There are some puzzles in Bayonetta but they follow a similar format such as bridging large gaps requiring you to turn into a four-legged beast to enable you to jump further. More complex puzzles like lining up symbols or manipulating surroundings are a rarity here. Aside from the combat Bayonetta can acquire a series of documents that reveal details of the history behind Vigrid, the Umbra Witches and the Lumen Sages. Defeating foes yields halos that become your currency to trade with Rodin in the Gates of Hell – a run-down bar, rather than the fiery catacombs you may expect – for weapons, accessories and new combat techniques for Bayonetta. Between chapters you can take part in the mini game “Angel Attack” which is a first person shooter giving you a small amount of bullets to shoot the angelic hordes from the stars and score as many points as you can. To assuage the sometimes long loading times between chapters, you retain control of Bayonetta and can practice your many techniques whose button combinations are displayed down one side of the screen. This was a welcome feature for unfortunately the loading times could be prolonged.

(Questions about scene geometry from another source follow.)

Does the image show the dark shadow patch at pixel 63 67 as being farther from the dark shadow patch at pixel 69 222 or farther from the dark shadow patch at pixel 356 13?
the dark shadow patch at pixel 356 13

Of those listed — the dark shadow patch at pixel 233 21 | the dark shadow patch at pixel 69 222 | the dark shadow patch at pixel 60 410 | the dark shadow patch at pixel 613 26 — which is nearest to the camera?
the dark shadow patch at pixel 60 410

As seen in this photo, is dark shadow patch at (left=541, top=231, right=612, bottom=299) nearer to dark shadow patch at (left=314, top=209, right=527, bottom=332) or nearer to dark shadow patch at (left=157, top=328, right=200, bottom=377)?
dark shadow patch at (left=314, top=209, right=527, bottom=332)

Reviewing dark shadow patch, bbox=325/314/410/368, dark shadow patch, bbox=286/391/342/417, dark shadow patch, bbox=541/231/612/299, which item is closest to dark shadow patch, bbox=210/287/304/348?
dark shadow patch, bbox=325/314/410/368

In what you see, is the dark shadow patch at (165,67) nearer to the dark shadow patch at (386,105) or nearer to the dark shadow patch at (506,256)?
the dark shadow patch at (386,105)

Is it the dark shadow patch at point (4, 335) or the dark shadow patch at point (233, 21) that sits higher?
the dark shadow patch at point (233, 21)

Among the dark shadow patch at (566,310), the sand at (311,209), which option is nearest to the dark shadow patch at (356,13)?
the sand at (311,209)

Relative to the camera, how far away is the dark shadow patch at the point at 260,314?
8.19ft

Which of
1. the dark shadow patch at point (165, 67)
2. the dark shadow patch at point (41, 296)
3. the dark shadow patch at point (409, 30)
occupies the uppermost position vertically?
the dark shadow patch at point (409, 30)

Though visually stunning, Bayonetta was sadly let down by a few issues. With the heavy emphasis on Bayonetta’s sensuality be it in her dialogue or some of the magical attacks requiring her to be scantily clad, it feels as if the game is designed largely for a male audience and could alienate some female gamers. Bayonetta’s character seems more caught up in sexual innuendos in the early stages of the game and only towards the end does the story seem to take itself remotely seriously. The fights are spectacular when you first play and although the fast-paced action can be engaging it can also be confusing at times. The other drawback to the game is in its length. I was able to complete it in under ten hours. Different difficulty settings may encourage some gamers to keep coming back for more but others will likely be content to play through it once.
Bayonetta is a fun and action-packed journey with some stunning combat and great visuals that pits your wits against the very heavens themselves. The lack of puzzles, brevity of the game and the over sexualized portrayal of Bayonetta are a disappointment, but this still offers some memorable moments.